### Try it
Can you repeat the Gem Theater passage below word for word, starting at the words that have "The Gem had" and stopping after "no orchestra pit."?

The Gem had an earlier history, too, before Giovanni was born, when it had an orchestra pit and a big stage and 2,000 seats and was still largely a vaudeville house. Like other big theaters, the Gem often hosted live shows: Bessie Smith, Ida Cox, Cab Calloway, Billie Holliday. That Gem burned down in 1939 and was rebuilt as a conventional movie theater, with no orchestra pit.
The Gem closed with desegregation around 1964. It was later torn down as part of the urban renewal project that gave us the great sweeping nothingness of James White Parkway. The Gem was there for a long time and it has been gone for a long time.
But many don't know that there was another Gem Theater even before that old vaudeville house. As early as 1913 it stood near the same intersection but on the west side of Central. The silent-movie house closed around 1921, about the time the larger Gem, the one that living people remember, opened.

### Data block

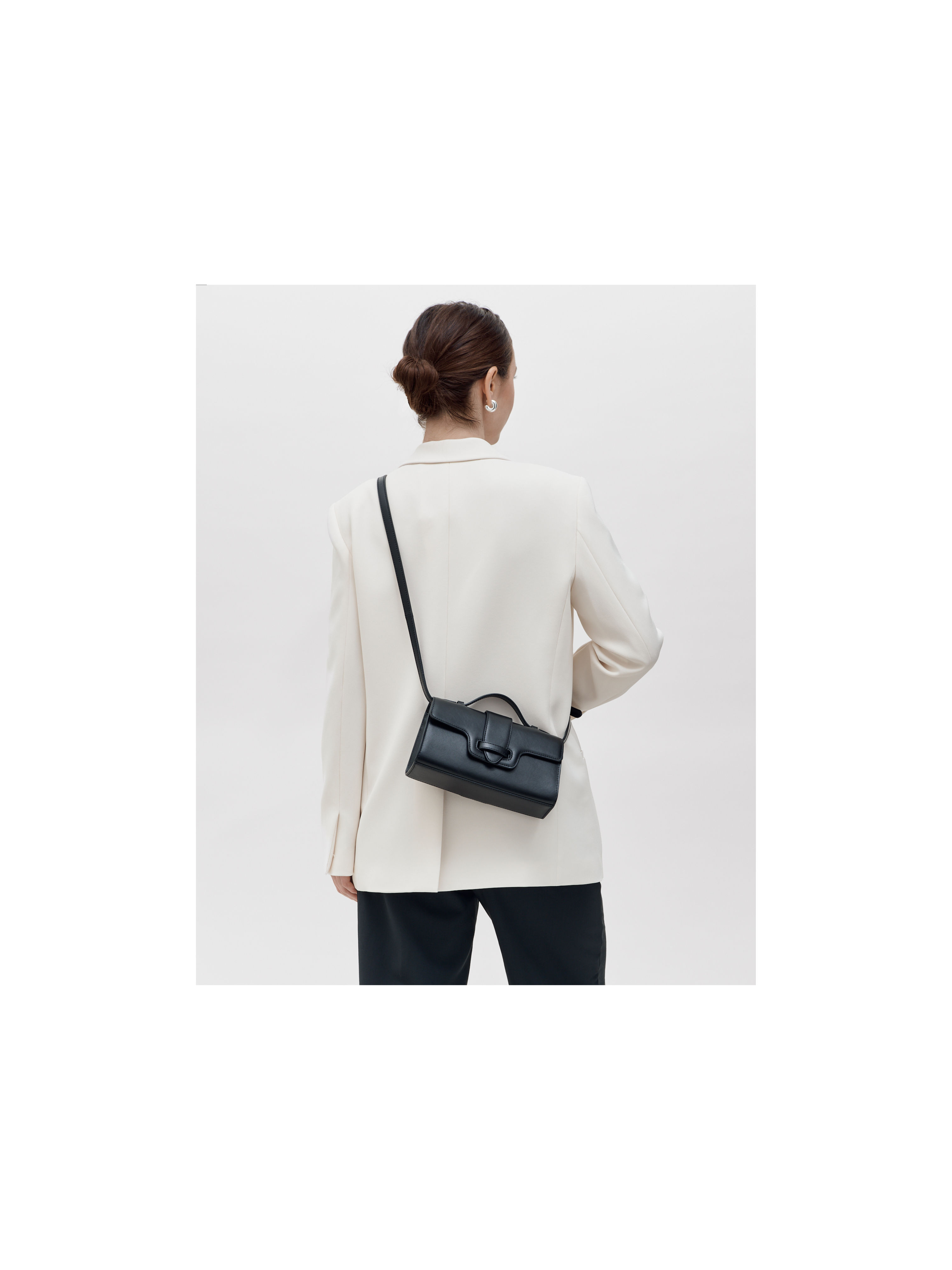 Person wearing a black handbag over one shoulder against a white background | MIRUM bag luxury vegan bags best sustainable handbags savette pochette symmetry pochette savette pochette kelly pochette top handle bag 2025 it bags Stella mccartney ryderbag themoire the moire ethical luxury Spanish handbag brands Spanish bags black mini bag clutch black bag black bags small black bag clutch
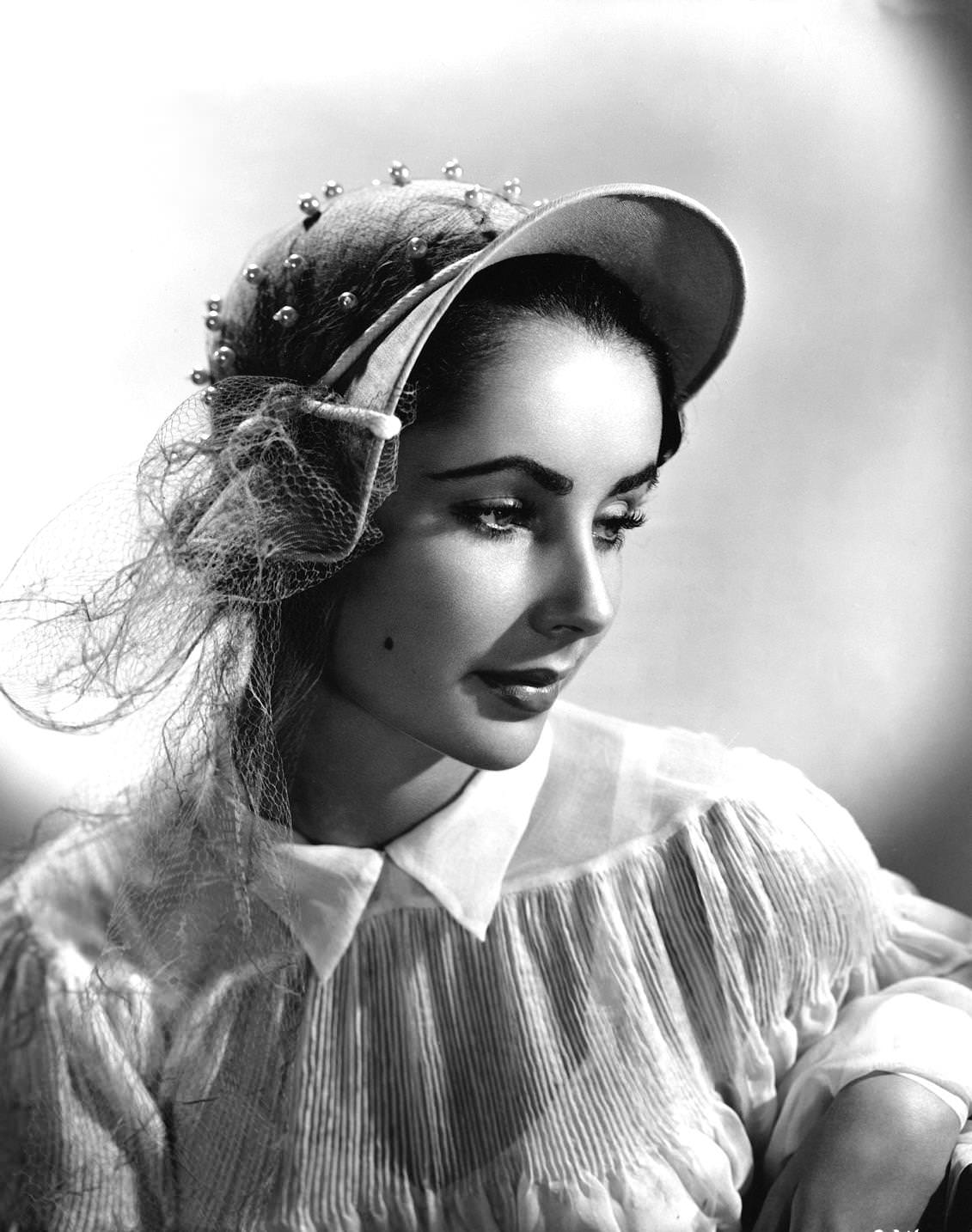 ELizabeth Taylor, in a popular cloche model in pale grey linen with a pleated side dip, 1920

### Task answer
The Gem had an earlier history, too, before Giovanni was born, when it had an orchestra pit and a big stage and 2,000 seats and was still largely a vaudeville house. Like other big theaters, the Gem often hosted live shows: Bessie Smith, Ida Cox, Cab Calloway, Billie Holliday. That Gem burned down in 1939 and was rebuilt as a conventional movie theater, with no orchestra pit.